The borders were closed because of the fear of new strain of the coronavirus spread and drivers were told they could only pass through if they had a negative COVID test, but could this have been a pre-Brexit trial or even Macron attempting to apply pressure in Brexit negotiations?

Whatever the reasons, political or otherwise, it has left a large number of businesses even more worried about what the future may hold. This event has left a loss of confidence for the coming new year and beyond for many people. Ports chaos ‘bad for trust and post-Brexit trade’ Ian Wright, Chief Executive of the Food and Drink Federation: “UK exporters wanted to make sure foreign firms could rely on their supply chains after 1 January.” He continued “We have just proved that you can’t trust British products and that is really unhelpful”.

Back on the road

BBC spoke to a lorry driver named Cameron Caesar.
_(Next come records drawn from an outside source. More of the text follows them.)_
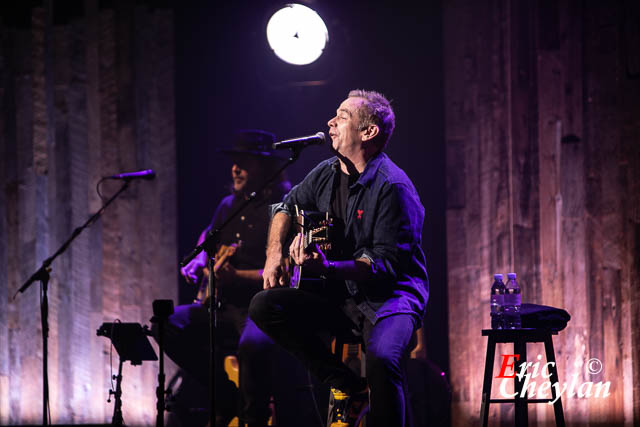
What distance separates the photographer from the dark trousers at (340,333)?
112 inches

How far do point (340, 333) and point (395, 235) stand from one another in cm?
55

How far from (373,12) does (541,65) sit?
49.2 inches

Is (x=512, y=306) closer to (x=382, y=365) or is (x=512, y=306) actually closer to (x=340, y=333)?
(x=340, y=333)

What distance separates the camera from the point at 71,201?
515 centimetres

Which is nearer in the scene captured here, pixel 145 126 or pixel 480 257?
pixel 480 257

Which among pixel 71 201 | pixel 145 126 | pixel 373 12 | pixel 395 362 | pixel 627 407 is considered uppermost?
pixel 373 12

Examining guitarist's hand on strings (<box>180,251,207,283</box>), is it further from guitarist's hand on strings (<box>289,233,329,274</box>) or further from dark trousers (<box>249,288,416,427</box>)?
guitarist's hand on strings (<box>289,233,329,274</box>)

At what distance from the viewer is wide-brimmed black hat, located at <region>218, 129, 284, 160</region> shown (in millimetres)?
4609

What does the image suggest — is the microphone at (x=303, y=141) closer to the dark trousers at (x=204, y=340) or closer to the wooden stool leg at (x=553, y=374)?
the dark trousers at (x=204, y=340)

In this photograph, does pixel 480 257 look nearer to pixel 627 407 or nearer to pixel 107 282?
pixel 627 407

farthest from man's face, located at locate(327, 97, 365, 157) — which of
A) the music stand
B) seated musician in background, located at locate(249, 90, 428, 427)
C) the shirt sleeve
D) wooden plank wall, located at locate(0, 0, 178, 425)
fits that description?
wooden plank wall, located at locate(0, 0, 178, 425)

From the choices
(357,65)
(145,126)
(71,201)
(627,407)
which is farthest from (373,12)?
(627,407)
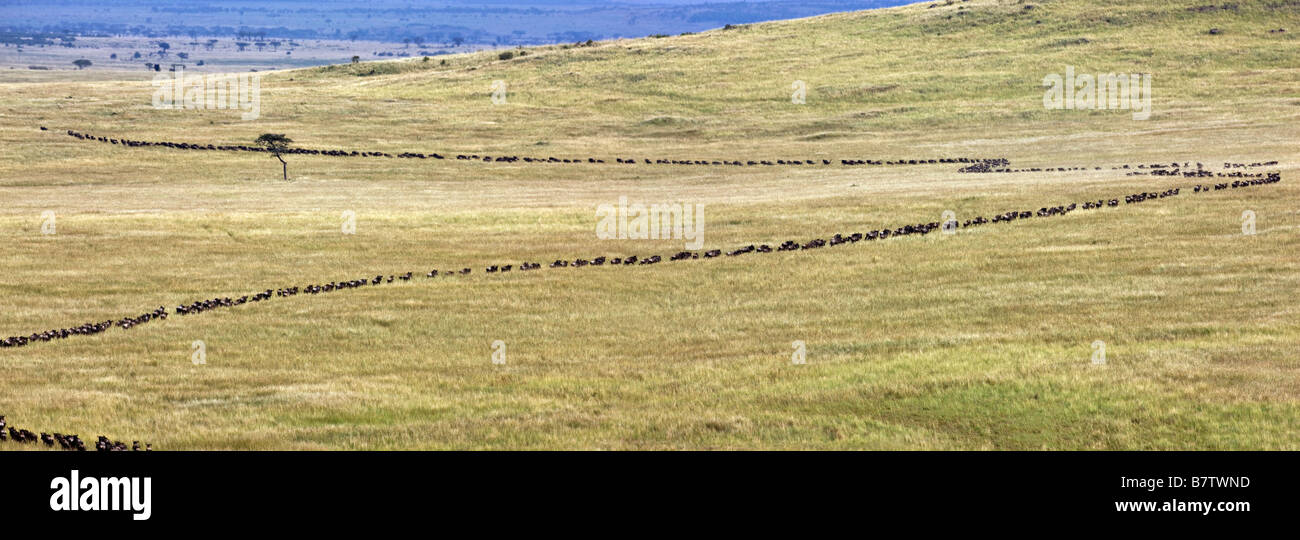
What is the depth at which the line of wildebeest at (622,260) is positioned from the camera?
3341 centimetres

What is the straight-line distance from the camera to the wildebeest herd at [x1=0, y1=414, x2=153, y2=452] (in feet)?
68.0

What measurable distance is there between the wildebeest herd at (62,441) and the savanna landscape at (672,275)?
52cm

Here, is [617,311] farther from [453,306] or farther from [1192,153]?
[1192,153]

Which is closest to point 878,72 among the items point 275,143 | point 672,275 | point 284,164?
→ point 275,143

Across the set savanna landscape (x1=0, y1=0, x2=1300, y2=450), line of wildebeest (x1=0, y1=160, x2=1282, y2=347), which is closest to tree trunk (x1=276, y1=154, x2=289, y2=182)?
savanna landscape (x1=0, y1=0, x2=1300, y2=450)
Cameron had only just recently begun a full-time job as a lorry driver and this was his first time trying to cross the Dover border as the chaos took place and had to be redirected. Here is what Cameron had to say about the effects.

“It was totally unexpected,” “It has put a lot of miles on the clock and there are a lot of extra costs involved. It is an exceptional situation but it puts the prices up quite a bit for the consumer”.

Has it affected us already?

Due to this recent event, many European freight forwarders are now rejecting contracts that involve taking goods into the UK, even already signed contracts. There are too many fears that the border shutting in Dover could be replayed at any time and they will not be able to return home. Transporeon, a German software company that monitors real-time data on freight traffic and rates for more than 100,000 logistics service providers, said a “dramatic number” of freight forwarders had declined to take cargo into the UK in the past fortnight, despite having already agreed contracts. Brexit Border Chaos Forces Truckers to Shun U.K. Deliveries.

Some logistic companies have put a pause on groupage loads to EU Countries. This is simply due to the fact if one item in the truck has not got the correct paperwork the rest of the truck and goods is also held back, resulting in time delays and holdups.

This will have the most harm on small and mid-size businesses that rely on groupage loads due to not being financially able to send items individually. Fresh seafood may be the worst affected by this but the full impact won’t be known until the New Year and Brexit is in place.

What does the future hold?

Many believe the new Brexit deal is likely to cause more challenges in the future and bring time delays as new customs inspections and more paperwork come into play. Failing to show the new paperwork or requirements will result in a fine of up to £300. Brexit: Port ‘chaos’ warning over customs systems.

On a positive note

Despite the cause for concern and lack of confidence in some parts, a port spokesperson from the Dover port has said, “Traffic will continue to flow smoothly through the port after the Brexit transition”.

Let’s hold onto this optimism as it offers a glimpse of hope for lorry drivers as they adapt to the new paperwork and requirements. Business will resume even if it is ‘business as unusual’.